Fantastic visions presented themselves. He saw the little figure of Harting sprinting down the dark corridor, pushing the trolley ahead of him into the open lift, saw the pyramid of box files trembling on the upper shelf, and on the lower shelf the accidental by-product: the stationery, the seal, the diaries, the long-carriage typewriter from the pool… He saw the mini van waiting at the side entrance and Harting’s name­less master holding the door and he said, ‘Oh bugger it,’ schoolboy-style at the very moment when Miss Peate came to fetch the telegrams, and Miss Peate’s sigh was a statement of sexual abstinence.

‘He’ll want his code books too,’ Cork warned her.

‘He happens to be quite aware of the decoding procedure, thank you.’

‘Here, what’s up then, what’s going on in Brussels?’ Turner asked.

‘Rumours.’

‘What of?’

‘If they wanted you to know that, they would hardly use the person to person procedure, would they?’

‘You don’t know London,’ said Turner.

As she left she managed even in her walk – in her loping, English touch-nothing, feel-nothing, sex-is-for-the-lower-classes walk – to convey her particular contempt for Turner and all his works.

‘I could murder her,’ Cork said confidently, ‘I could cut her nasty throat. I wouldn’t have a moment’s regret. Three years she’s been here and the only time she smiled was when the Old Man creased his Rolls-Royce.’

It was absurd. No questions; he knew it was absurd. Spies of Harting’s calibre do not steal; they record, memorise, photo­graph; spies of Harting’s calibre act by graft and calculation, not by impulse.
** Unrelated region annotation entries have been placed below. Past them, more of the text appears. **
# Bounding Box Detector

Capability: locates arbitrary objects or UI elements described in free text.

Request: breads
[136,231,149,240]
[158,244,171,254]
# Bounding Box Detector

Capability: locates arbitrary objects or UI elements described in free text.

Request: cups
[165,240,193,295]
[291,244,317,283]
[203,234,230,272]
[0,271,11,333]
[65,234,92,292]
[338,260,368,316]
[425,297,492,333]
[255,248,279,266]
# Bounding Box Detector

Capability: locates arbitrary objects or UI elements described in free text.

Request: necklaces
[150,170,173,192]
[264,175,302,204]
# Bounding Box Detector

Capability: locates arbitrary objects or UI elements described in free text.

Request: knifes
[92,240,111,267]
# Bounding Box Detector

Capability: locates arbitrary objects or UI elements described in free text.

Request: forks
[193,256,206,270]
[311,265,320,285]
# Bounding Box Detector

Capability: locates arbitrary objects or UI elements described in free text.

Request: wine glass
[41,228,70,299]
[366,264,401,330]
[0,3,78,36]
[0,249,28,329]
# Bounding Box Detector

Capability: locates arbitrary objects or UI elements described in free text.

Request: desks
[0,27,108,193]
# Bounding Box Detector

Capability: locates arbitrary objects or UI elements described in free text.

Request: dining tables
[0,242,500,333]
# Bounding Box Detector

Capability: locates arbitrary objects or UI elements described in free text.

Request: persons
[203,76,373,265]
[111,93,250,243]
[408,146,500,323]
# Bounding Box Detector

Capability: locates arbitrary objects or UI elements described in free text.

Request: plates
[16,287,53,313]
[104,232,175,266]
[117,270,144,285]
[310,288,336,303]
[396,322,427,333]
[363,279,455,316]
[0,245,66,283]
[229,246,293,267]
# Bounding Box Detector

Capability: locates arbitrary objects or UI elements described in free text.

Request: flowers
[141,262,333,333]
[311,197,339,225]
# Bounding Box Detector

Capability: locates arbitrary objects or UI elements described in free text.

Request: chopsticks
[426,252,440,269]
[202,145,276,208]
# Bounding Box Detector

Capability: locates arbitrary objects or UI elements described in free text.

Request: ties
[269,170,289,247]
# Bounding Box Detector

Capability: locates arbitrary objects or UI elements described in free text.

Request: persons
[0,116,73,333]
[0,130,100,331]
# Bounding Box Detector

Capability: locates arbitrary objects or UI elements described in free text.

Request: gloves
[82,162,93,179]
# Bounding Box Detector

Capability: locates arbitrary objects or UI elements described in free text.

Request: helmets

They cover their tracks and survive to deceive again tomorrow.

Nor do they tell transparent lies.

They do not tell Jenny Pargiter that choir practice takes place on Thursdays when she can find out within five minutes that they take place on Fridays. They do not tell Meadowes that they are attending conferences in Bad Godesberg, when both Bradfield and de Lisle know that they are not; and have not done so for two years or more. They do not draw their balance of pay and allowances before they defect, as a signal to anyone who happens to be interested; they do not risk the curiosity of Gaunt in order to work late at night.